WORK TO COMPLETE: Since pictures are not wanted in the copy, output only the rest of each record exactly.

SOURCE MATERIAL:
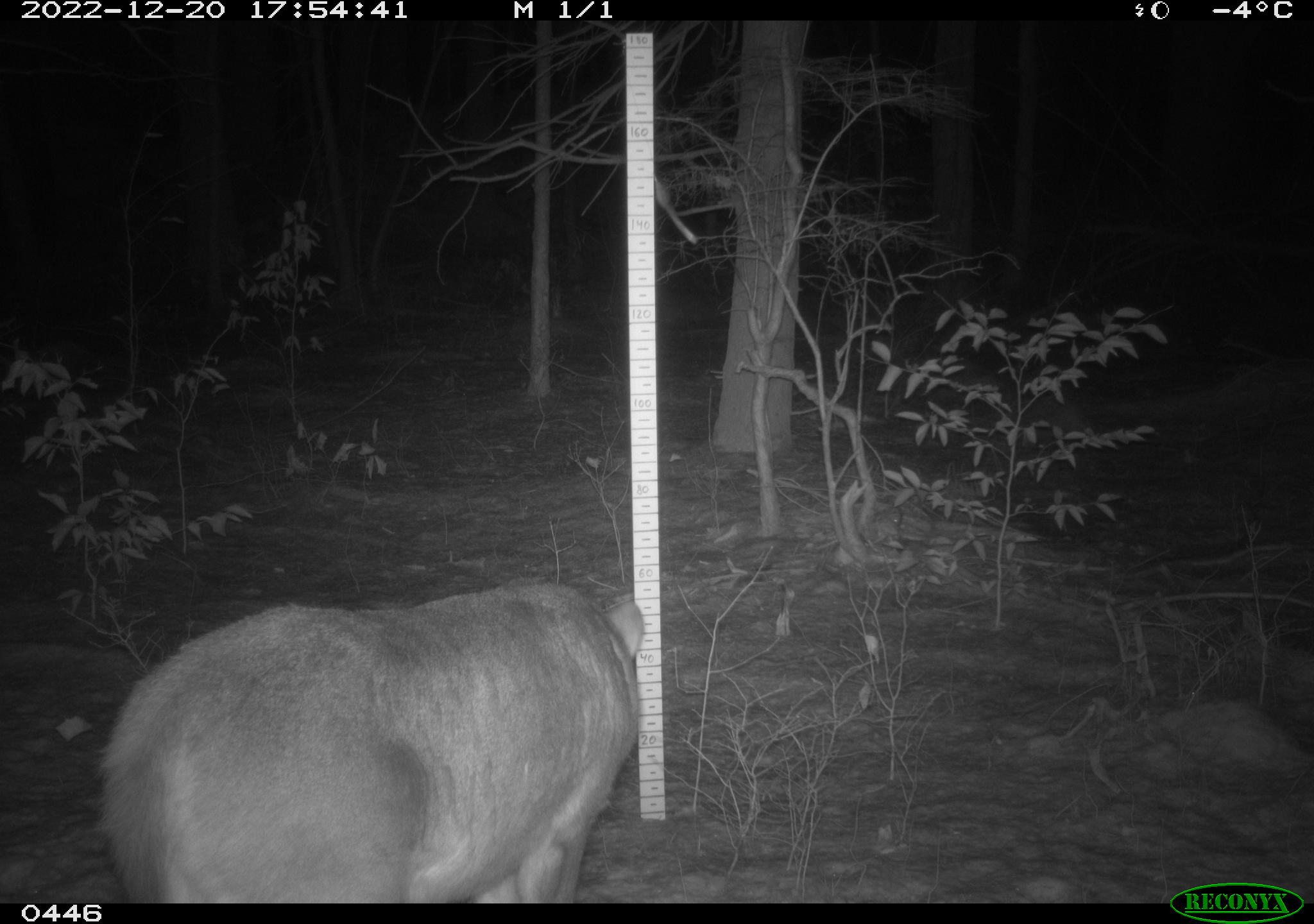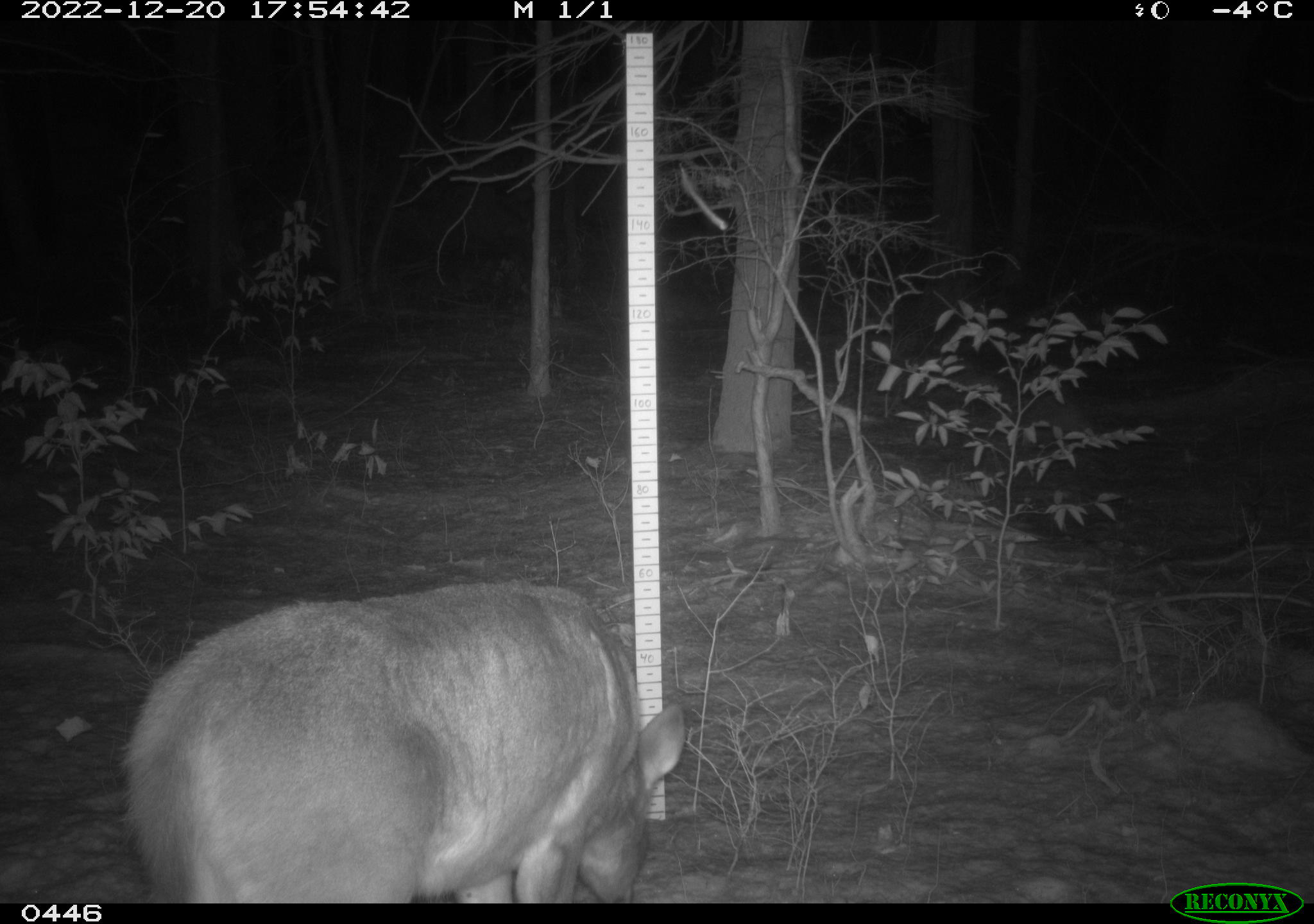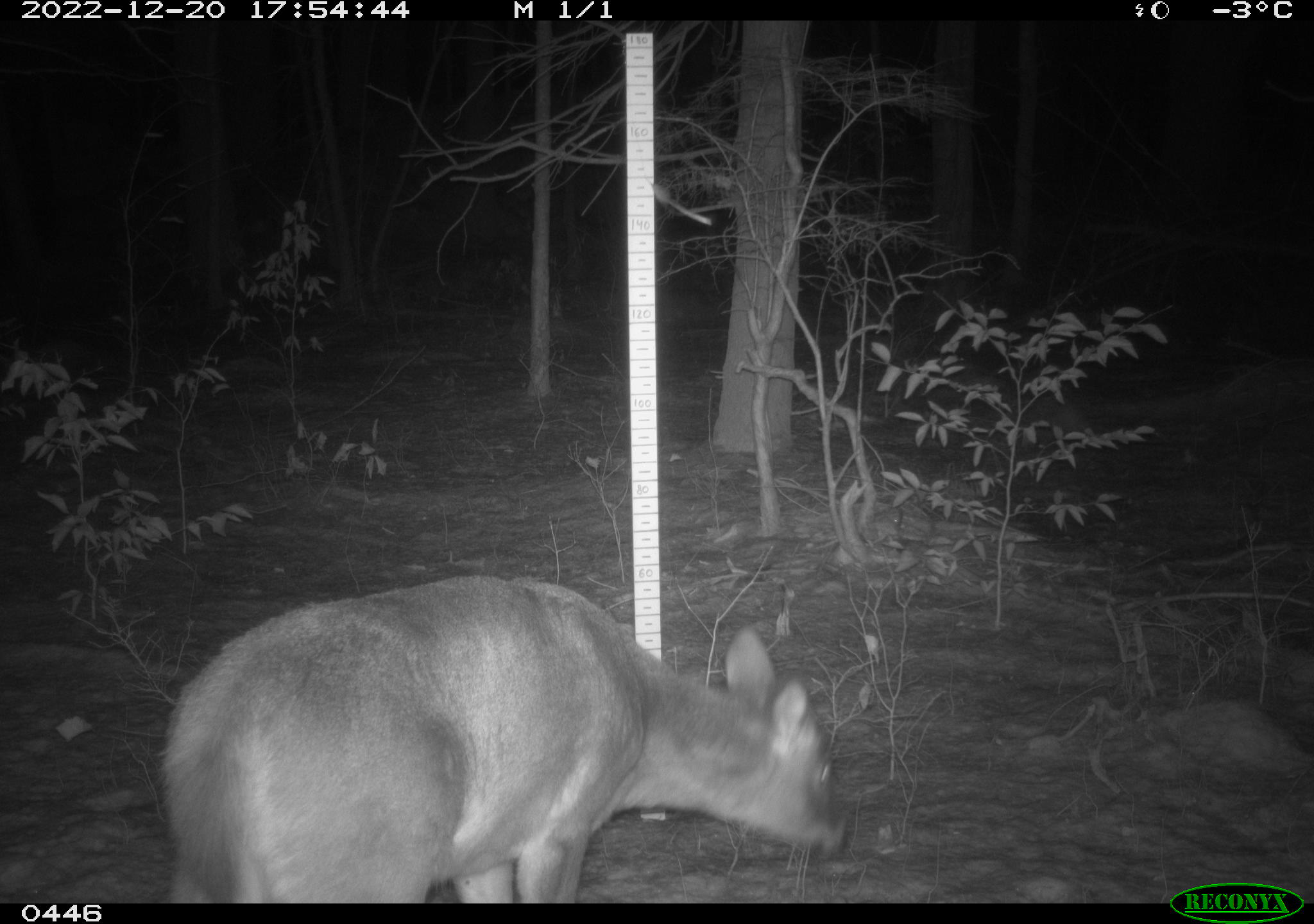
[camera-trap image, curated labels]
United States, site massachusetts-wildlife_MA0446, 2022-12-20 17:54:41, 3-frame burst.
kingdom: Animalia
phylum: Chordata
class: Mammalia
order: Artiodactyla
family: Cervidae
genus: Odocoileus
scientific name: Odocoileus virginianus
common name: white-tailed deer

RESPONSE TO THE TASK:
[camera-trap image, curated labels]
United States, site massachusetts-wildlife_MA0446, 2022-12-20 17:54:41, 3-frame burst.
kingdom: Animalia
phylum: Chordata
class: Mammalia
order: Artiodactyla
family: Cervidae
genus: Odocoileus
scientific name: Odocoileus virginianus
common name: white-tailed deer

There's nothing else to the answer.